The question asks us to identify which sequence is a "geometric progression" (dãy số nhân). A geometric progression is a sequence where each term is obtained by multiplying the previous term by a fixed constant (the common ratio).

Let's analyze the options:

A. 1, 2, 4, 6

• Ratios: $\frac{2}{1} = 2$, $\frac{4}{2} = 2$, $\frac{6}{4} = 1.5$
• The ratios are not constant. This is not a geometric progression.

B. 1, 3, 12, 60

• Ratios: $\frac{3}{1} = 3$, $\frac{12}{3} = 4$, $\frac{60}{12} = 5$
• The ratios are not constant. This is not a geometric progression.

C. −1, 4, −16, 64

• Ratios: $\frac{4}{-1} = -4$, $\frac{-16}{4} = -4$, $\frac{64}{-16} = -4$
• The ratios are constant ($-4$). This is a geometric progression.

D. −1, −5, −25, 125

• Ratios: $\frac{-5}{-1} = 5$, $\frac{-25}{-5} = 5$, $\frac{125}{-25} = -5$
• The ratios are not constant.

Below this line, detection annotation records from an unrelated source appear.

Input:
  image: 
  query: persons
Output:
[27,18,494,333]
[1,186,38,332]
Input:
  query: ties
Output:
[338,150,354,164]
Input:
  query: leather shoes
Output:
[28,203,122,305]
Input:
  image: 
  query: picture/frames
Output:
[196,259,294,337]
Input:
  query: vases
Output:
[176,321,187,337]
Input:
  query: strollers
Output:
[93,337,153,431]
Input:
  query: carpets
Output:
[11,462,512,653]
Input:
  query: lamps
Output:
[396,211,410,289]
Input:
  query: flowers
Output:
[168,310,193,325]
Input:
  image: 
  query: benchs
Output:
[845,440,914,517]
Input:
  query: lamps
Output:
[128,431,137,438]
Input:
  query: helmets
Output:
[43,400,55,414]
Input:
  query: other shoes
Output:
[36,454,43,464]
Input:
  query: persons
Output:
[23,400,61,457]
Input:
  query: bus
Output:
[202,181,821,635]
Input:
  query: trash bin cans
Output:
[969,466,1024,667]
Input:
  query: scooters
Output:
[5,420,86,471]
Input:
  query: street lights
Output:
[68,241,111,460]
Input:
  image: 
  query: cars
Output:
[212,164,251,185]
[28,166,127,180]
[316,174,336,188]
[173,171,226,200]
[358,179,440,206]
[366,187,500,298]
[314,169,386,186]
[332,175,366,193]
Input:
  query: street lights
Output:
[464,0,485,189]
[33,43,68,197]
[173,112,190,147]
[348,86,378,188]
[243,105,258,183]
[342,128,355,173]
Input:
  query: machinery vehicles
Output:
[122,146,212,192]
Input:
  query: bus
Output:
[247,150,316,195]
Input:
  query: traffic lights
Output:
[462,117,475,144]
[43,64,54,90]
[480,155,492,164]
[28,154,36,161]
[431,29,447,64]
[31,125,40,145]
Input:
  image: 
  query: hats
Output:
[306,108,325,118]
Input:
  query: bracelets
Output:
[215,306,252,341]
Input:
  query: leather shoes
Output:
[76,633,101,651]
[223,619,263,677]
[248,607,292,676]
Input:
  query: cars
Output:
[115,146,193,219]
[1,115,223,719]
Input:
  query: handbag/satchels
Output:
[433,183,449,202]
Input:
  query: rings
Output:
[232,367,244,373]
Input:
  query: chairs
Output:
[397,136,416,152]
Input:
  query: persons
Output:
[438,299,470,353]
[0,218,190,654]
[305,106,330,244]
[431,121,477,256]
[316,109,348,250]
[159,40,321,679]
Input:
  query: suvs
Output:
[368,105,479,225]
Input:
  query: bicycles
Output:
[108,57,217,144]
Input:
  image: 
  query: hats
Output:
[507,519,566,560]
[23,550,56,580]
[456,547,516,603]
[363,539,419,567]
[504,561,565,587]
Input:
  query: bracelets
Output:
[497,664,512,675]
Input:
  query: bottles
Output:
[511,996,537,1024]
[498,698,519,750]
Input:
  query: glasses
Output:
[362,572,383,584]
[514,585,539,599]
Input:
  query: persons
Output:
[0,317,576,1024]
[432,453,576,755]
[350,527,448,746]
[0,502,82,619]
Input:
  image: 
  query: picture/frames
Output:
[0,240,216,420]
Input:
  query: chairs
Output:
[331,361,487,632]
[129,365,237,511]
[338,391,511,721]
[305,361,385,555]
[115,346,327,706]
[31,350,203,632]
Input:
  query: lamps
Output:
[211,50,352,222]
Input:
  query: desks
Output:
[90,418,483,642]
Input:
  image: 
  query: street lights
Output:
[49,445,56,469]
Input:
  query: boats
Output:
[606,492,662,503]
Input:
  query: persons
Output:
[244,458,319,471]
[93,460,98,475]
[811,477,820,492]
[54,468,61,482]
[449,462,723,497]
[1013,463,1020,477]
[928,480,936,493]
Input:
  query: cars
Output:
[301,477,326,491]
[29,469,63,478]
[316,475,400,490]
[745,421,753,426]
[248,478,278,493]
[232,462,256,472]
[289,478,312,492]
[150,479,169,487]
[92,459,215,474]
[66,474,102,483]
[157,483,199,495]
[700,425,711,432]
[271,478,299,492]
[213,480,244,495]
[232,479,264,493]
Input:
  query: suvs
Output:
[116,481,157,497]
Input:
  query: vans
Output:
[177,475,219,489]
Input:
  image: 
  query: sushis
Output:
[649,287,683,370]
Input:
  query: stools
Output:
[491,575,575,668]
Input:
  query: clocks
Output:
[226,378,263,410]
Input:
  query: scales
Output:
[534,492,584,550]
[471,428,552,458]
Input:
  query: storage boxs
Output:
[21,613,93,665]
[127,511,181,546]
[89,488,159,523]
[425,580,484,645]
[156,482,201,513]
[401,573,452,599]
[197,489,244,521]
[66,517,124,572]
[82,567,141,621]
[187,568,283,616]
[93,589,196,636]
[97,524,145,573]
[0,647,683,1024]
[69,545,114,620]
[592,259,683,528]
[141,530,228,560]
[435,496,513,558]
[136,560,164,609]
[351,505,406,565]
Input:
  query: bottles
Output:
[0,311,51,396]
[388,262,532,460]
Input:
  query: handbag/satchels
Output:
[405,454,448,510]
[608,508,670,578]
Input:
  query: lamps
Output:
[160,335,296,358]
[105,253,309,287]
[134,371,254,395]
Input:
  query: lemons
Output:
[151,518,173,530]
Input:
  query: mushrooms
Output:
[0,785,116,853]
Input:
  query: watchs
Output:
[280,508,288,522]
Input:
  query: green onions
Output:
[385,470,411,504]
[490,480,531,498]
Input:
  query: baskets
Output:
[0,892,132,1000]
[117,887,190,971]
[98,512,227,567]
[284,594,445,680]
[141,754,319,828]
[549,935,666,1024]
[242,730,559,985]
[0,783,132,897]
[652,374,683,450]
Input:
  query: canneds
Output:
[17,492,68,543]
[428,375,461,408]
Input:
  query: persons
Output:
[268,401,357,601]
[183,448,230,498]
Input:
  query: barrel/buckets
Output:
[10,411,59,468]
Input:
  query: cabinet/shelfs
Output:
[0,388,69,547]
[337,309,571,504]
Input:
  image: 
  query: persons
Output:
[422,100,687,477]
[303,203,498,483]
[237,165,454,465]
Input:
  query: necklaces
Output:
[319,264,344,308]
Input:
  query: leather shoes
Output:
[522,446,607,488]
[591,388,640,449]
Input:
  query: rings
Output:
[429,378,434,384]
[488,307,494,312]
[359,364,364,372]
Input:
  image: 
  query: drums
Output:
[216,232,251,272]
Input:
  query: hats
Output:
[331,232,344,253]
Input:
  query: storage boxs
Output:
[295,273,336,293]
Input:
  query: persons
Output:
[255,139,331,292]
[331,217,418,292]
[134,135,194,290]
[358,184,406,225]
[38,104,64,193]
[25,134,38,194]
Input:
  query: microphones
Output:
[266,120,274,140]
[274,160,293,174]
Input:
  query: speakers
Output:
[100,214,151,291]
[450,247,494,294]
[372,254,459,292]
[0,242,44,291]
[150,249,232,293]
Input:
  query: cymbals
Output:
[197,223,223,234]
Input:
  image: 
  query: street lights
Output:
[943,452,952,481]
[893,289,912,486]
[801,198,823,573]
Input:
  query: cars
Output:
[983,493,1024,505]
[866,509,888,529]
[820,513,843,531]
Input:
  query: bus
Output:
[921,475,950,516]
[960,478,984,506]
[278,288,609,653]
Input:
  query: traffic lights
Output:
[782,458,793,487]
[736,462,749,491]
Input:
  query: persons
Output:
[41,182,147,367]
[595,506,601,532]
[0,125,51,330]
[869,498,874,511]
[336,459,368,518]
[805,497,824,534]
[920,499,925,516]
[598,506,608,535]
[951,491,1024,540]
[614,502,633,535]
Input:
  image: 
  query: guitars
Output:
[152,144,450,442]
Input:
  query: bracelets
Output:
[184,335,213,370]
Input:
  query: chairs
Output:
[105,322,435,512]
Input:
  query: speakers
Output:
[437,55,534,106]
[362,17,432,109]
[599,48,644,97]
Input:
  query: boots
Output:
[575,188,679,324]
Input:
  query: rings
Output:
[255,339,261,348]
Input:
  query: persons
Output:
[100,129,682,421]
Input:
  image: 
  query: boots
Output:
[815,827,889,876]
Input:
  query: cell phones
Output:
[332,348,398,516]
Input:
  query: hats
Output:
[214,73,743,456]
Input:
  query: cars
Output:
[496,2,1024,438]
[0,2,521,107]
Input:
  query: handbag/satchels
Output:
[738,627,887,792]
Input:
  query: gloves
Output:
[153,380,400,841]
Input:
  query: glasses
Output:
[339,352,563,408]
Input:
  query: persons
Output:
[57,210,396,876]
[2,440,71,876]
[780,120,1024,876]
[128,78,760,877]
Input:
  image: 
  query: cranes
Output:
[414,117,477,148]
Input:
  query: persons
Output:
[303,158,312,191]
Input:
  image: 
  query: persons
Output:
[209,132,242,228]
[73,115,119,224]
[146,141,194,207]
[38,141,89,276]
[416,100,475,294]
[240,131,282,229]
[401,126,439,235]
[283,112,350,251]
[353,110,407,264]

This is not a geometric progression.

Answer: C. −1, 4, −16, 64

Would you like further explanation or more examples of geometric progressions?

5 Related Questions:

1. What are the differences between arithmetic and geometric progressions?
2. How do you find the $n$-th term of a geometric progression?
3. Can a geometric progression include negative numbers?
4. How can we calculate the sum of a geometric series?
5. What are real-world applications of geometric progressions?

Tip:

To quickly identify a geometric progression, check if the ratio between consecutive terms remains constant throughout the sequence!